As a family NP, I develop long-term clinical relationships with my patients and their families. My patients invite me to celebrate their joys and allow me to empathize with their sorrows. Despite being allowed into the private lives of my patients, I have always maintained professional boundaries. My family life has never seemed germane to the clinical care I provide my patients.
When my son was born, I took leave from work. Upon returning, I was greeted by gifts from my patients for my son and warm congratulations for me and… my wife. Grateful for the kindness of my patients, I felt disinclined to correct their not unreasonable assumption that my son's other parent was a woman. In fact, my son has two dads.
In my professional and personal life, it is no secret that I am a gay man. My clinical scholarship is built around improving health care for sexual and gender minority people. While I don't wear my sexual orientation on my sleeve, I am not ashamed of it. So, why didn't I correct my patients’ perceptions after my son's birth?
Preceding the Christmas holiday, two patients concluded their visits by wishing me and my wife a merry Christmas. Hand on doorknob, I paused and considered whether I should correct them. I chose not to. Was it for expedience (not enough time to get into a conversation about my spouse's sex)? Was it a symptom of the phenomenon of minority stress (hiding and concealing, sometimes also referred to as internalized homophobia)? Was it both?
NPs strive to create the perception that our time with our patients is unhurried. But the urgency to conclude a visit and proceed to the next one is omnipresent. Adding 60 seconds to a packed clinic schedule to disclose my sexual orientation to a patient seems superfluous. But is a preoccupation with maintaining a schedule sometimes just an excuse to stay hidden? Gay people and the scholars that study our lives understand that many of us internalize societal intolerance and carry an unconscious shame about our sexual identities. Despite working to overcome this, there remains a part of many of us that is fearful of what will happen when people “find out.”

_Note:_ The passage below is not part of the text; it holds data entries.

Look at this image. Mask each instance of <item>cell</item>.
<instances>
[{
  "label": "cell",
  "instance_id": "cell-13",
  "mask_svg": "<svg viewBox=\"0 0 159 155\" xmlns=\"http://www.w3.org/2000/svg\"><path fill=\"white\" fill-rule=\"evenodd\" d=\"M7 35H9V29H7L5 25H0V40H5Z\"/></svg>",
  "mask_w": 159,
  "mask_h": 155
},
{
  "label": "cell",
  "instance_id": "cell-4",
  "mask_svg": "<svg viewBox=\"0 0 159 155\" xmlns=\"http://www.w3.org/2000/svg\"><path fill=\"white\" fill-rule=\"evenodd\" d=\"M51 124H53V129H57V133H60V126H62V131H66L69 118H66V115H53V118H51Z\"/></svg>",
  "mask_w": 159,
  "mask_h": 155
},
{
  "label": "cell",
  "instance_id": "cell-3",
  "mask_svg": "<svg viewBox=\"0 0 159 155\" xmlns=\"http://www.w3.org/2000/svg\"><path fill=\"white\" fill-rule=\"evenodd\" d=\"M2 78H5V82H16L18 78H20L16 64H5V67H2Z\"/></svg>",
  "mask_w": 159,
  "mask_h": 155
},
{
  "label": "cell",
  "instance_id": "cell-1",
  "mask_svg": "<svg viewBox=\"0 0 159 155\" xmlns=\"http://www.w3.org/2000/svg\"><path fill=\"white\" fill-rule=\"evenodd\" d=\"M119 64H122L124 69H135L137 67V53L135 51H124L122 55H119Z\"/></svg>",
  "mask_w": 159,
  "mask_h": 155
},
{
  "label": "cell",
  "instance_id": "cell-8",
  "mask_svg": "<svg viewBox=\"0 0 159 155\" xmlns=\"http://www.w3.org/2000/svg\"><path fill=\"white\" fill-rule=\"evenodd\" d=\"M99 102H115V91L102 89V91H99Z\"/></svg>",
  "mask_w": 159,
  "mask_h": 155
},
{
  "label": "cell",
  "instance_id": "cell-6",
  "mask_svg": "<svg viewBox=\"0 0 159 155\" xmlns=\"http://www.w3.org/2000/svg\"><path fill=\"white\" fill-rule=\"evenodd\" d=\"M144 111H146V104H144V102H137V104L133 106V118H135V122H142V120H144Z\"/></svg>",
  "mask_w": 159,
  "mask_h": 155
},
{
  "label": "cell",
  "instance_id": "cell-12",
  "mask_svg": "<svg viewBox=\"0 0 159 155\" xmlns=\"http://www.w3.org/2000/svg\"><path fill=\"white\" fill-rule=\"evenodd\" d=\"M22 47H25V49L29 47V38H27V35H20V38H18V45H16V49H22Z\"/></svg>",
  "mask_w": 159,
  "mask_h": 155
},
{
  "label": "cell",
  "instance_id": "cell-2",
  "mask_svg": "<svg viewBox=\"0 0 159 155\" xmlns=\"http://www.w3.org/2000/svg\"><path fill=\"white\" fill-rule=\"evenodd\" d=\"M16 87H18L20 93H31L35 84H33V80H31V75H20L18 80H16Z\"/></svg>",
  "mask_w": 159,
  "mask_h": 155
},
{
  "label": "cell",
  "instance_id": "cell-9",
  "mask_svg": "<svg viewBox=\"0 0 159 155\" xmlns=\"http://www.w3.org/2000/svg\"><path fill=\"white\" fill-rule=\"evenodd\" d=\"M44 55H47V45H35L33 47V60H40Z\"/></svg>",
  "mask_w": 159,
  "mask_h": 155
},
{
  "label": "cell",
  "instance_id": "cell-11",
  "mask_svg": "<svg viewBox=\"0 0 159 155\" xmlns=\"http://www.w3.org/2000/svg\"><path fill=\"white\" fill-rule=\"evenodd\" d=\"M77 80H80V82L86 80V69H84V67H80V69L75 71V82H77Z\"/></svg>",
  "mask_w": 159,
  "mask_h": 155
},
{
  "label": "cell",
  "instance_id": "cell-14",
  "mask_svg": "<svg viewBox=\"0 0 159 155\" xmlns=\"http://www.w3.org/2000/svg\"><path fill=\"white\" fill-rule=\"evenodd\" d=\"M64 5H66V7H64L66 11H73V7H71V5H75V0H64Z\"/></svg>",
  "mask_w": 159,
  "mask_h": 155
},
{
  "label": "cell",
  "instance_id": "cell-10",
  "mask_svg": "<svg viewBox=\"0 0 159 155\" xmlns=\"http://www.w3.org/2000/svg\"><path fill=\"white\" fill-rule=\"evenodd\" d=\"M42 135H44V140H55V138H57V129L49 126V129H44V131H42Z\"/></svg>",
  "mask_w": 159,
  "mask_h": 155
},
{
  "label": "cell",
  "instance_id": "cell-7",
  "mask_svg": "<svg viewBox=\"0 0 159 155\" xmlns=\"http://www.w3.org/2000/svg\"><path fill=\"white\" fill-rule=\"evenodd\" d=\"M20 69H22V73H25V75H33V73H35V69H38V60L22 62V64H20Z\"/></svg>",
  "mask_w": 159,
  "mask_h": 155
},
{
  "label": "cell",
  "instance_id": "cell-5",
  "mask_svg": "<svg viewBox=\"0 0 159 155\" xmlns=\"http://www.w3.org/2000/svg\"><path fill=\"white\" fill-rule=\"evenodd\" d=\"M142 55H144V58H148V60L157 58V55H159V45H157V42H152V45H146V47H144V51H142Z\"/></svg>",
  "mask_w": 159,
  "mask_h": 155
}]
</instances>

Yet the caring theorists tell us that the essence of nursing care comes from bringing our authentic selves to the nurse–patient relationship. I have seen the power of these human connections in my practice. Patients respond to the authenticity and lack of pretense that characterize nurse–patient relationships. Have my decisions to not correct patient assumptions about my sexual orientation undermined our relationships?
I have considered corollaries to my unwillingness to correct my patients’ assumptions. Would a single mother hesitate to share her story of adopting a child without a male partner? Would a widower refrain from correcting the assumption that his spouse is still alive? I suspect that this would largely depend on the individual and in some cases on the perceived beliefs of the patient. But I am compelled by the belief that sharing truth in either scenario would enhance the authenticity of the relationship. Nevertheless, I remain reluctant to correct my patients’ misperceptions of my family life.
As a young man, my first primary care provider was a physician who, in my first visit with him, made an incidental disclosure that he was gay; a passing remark, with no attempt to encode the message. I remember the sense of relief that I felt knowing that I could be my authentic self with this doctor. I can't help but wonder if being as casual as my former provider would provide the same sense of safety for my own patients. Perhaps a teen who is resolving his sexual identity would have more hope that it does, in fact, “get better.” Perhaps a mother who worries her lesbian daughter won't have a family would find reassurance that gay people can find love and create beautiful families.
Perhaps the part of me that remembers when people like myself were characterized as deviants and perverts, unfit to teach or care for children, and couldn't marry the people they loved, is fearful of what will happen when my patients “find out.”
Many of us are members of hidden minority groups. For me, it is being a gay man. For others, it may be a gender identity that doesn't match the sex on their birth certificate, membership in an ethnic group, or a disability that is not evident. Is there a part of your identity that you do not disclose to your patients? Does your nondisclosure have an emotional cost or degrade your nurse–patient relationship? Or does it really not matter because we're just too busy and there are patients waiting?